__Goal 1__:
In the article on converting PDF to HTML, which module creates HTML pages whose text reflows?
__Goal 2__:
Copy the article on converting PDF to HTML from "Available Now: Explore" to "they are created.".

__Document passage__:
>>>

Available Now: Explore our latest release with enhanced accessibility and powerful IDP features
By Roger Dunham, Ryan Barr | 2024 Aug 01
4 min
Tags
html
conversion
pdf conversion
Summary: Learn to convert PDFs to HTML with the Apryse SDK. Follow our step-by-step guide to create HTML pages with the same layout as your PDF using C# and .NET Core on Windows.
The Apryse SDK has supported PDF to HTML/EPUB conversion for many years. In this article, we will demonstrate how to create a set of HTML pages with the same fixed layout as the PDF from which they are created.
There are other options for converting PDF to HTML using Apryse. For example, it is possible to create HTML pages with the same content as the PDF but with the text reflowing using the Structured Output module (which can make the content easier to read, particularly if the PDF contains multiple columns of text). These other options, however, will not be covered in this article.
The Apryse SDK is a software library that gives you access to a wide range of functionality when working with PDFs and many other document types. It supports file conversion, editing, redaction, encryption, and many other operations.

<<<

Records from a spatial question set:
>>>

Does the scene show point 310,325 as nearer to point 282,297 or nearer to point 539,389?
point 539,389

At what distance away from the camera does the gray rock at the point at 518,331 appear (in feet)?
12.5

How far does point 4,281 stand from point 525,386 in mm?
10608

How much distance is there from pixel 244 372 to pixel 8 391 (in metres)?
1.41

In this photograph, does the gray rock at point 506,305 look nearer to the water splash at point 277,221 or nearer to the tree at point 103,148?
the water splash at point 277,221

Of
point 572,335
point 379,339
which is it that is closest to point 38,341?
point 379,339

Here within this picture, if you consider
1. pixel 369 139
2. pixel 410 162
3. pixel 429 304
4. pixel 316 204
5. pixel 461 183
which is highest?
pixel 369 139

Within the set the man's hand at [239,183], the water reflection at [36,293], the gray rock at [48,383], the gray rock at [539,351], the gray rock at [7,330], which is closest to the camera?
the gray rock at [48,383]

<<<
>>>

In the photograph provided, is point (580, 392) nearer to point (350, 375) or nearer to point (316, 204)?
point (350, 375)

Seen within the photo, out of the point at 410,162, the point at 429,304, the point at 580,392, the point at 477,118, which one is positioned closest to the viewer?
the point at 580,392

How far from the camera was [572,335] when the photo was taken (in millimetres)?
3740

<<<

__Full response 1__:
The Structured Output module.

__Full response 2__:
Available Now: Explore our latest release with enhanced accessibility and powerful IDP features
By Roger Dunham, Ryan Barr | 2024 Aug 01
4 min
Tags
html
conversion
pdf conversion
Summary: Learn to convert PDFs to HTML with the Apryse SDK. Follow our step-by-step guide to create HTML pages with the same layout as your PDF using C# and .NET Core on Windows.
The Apryse SDK has supported PDF to HTML/EPUB conversion for many years. In this article, we will demonstrate how to create a set of HTML pages with the same fixed layout as the PDF from which they are created.